I then rebooted and the problem was gone.

EDIT: Well, that lasted for one launch of Word. This is so maddening! I guess I'll just have to stick to Pages and SAve As Word for clients on the Dark Side. You lost me, Microsoft, though it's not like you ever really had me.


----------



## dushuai (Sep 18, 2009)

djackmac said:


> There are at least 3 different ways to do those functions.
> 1. Edit menu
> 2. control + click
> 3. keyboard shortcuts
> ...



still studying


----------



## jmcintyre (Sep 21, 2009)

I found another solution to this problem that worked for me, and it was much simpler than an archive & install: the file "/tmp" (a symbolic link to "/private/tmp") was missing from my startup disk. More information and detailed instructions:

http://forums.macrumors.com/showthread.php?p=7980907#post7980907


----------



## webpilot (Dec 12, 2009)

I have this problem all the time and it is extremely annoying. The way I solve it is to run snow leopard cache cleaner. I do a "deep clean" which requires a restart, although maybe some less severe setting would work fine. It works every time when I start my computer back up, but only for a little while.

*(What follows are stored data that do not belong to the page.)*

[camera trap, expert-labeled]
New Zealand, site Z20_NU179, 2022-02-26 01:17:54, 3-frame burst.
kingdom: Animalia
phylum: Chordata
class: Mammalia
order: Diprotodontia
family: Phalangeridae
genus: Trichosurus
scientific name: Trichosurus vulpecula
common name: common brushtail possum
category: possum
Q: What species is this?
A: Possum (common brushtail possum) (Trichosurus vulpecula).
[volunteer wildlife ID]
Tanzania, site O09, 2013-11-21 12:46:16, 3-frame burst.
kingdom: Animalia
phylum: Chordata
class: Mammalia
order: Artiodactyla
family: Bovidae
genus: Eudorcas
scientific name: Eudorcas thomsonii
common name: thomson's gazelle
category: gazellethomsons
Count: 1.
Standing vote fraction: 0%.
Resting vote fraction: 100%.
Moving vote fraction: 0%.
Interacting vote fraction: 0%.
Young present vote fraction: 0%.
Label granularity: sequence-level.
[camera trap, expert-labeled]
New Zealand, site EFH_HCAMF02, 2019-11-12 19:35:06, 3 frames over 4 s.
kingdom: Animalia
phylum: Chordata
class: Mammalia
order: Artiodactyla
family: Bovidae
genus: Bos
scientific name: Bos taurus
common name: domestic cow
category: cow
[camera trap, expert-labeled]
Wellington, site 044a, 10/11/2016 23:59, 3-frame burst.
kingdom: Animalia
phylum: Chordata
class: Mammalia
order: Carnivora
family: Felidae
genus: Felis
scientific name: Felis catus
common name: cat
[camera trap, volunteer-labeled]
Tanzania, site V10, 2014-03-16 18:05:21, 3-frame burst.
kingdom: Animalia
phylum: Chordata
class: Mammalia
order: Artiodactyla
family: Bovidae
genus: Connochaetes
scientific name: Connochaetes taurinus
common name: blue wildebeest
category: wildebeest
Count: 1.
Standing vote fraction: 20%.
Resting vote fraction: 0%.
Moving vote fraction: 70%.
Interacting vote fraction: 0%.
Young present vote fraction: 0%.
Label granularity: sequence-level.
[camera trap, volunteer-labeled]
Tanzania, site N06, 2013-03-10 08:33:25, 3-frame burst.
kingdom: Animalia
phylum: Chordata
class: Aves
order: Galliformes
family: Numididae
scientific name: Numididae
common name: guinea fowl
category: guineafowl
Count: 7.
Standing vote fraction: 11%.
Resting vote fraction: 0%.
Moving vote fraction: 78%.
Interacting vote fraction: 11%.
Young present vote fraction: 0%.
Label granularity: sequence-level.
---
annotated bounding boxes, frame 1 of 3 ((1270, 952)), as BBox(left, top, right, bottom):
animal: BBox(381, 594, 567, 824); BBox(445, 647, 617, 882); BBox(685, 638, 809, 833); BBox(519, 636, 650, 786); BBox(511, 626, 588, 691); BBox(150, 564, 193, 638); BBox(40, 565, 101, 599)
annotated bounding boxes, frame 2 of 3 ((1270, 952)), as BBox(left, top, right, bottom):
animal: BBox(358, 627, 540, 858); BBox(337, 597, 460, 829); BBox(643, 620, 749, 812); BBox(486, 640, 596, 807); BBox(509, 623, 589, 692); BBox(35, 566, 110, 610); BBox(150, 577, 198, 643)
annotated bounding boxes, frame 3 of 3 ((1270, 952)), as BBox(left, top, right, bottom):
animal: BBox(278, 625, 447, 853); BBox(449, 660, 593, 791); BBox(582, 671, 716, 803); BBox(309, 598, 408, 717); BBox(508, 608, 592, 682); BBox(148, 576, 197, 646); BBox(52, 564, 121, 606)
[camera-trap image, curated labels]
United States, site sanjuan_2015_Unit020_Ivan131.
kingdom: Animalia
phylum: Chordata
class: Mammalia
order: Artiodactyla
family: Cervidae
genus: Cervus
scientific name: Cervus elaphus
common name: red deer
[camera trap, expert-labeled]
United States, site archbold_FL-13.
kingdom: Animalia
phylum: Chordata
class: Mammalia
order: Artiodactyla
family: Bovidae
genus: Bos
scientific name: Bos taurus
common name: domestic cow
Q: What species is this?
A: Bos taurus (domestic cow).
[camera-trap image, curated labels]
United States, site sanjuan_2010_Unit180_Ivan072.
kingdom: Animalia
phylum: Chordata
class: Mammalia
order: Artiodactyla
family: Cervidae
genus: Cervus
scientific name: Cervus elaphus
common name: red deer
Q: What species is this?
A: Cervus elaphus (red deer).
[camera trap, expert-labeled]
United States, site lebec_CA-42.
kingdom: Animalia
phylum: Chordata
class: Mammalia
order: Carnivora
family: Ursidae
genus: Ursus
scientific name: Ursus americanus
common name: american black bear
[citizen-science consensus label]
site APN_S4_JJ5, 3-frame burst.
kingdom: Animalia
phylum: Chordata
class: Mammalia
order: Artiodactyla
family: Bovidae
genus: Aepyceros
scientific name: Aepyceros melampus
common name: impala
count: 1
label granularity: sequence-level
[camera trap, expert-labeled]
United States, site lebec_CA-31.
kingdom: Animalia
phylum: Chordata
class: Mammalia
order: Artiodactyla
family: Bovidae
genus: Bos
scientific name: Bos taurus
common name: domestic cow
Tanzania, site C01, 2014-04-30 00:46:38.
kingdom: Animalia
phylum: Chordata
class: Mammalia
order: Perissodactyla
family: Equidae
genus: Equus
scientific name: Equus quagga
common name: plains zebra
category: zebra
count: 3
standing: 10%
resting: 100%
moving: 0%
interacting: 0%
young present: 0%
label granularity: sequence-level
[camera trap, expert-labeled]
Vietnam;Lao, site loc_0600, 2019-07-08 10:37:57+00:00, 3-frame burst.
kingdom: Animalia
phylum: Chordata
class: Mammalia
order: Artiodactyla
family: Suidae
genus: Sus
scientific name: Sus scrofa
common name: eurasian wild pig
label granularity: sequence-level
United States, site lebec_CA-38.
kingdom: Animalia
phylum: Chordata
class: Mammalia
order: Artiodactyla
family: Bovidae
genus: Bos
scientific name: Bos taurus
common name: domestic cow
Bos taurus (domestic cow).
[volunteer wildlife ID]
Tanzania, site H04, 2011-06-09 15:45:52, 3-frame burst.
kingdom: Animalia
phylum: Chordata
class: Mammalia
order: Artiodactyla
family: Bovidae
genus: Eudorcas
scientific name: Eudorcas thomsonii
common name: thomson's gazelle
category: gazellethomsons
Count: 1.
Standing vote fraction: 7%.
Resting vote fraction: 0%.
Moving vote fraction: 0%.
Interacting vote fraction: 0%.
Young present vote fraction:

It seems that there must be some file that keeps getting corrupted, and if I just knew which one to delete it would save me a lot of shut down/start up time.


----------



## webpilot (Dec 12, 2009)

...1 minute later. Now it's working again without having done anything at all. There's something weird with the mac os.


----------



## MikeS11 (May 18, 2012)

I suddenly lost the ability to drag and drop or cut and past images from one TextEdit file into another TextEdit file.  If I try to copy and paste an image from the same file, everything works!
I verified that /tmp@ -> /private/tmp and made is writable, but the problem persists.

I noticed that every time I try to copy from one TextEdit file into another, the system console print two messages upon attempting a paste:
TextEdit(149) deny system-socket
and
TextEdit(149) deny network-outbound 69.###.###.##:80
Any ideas?


----------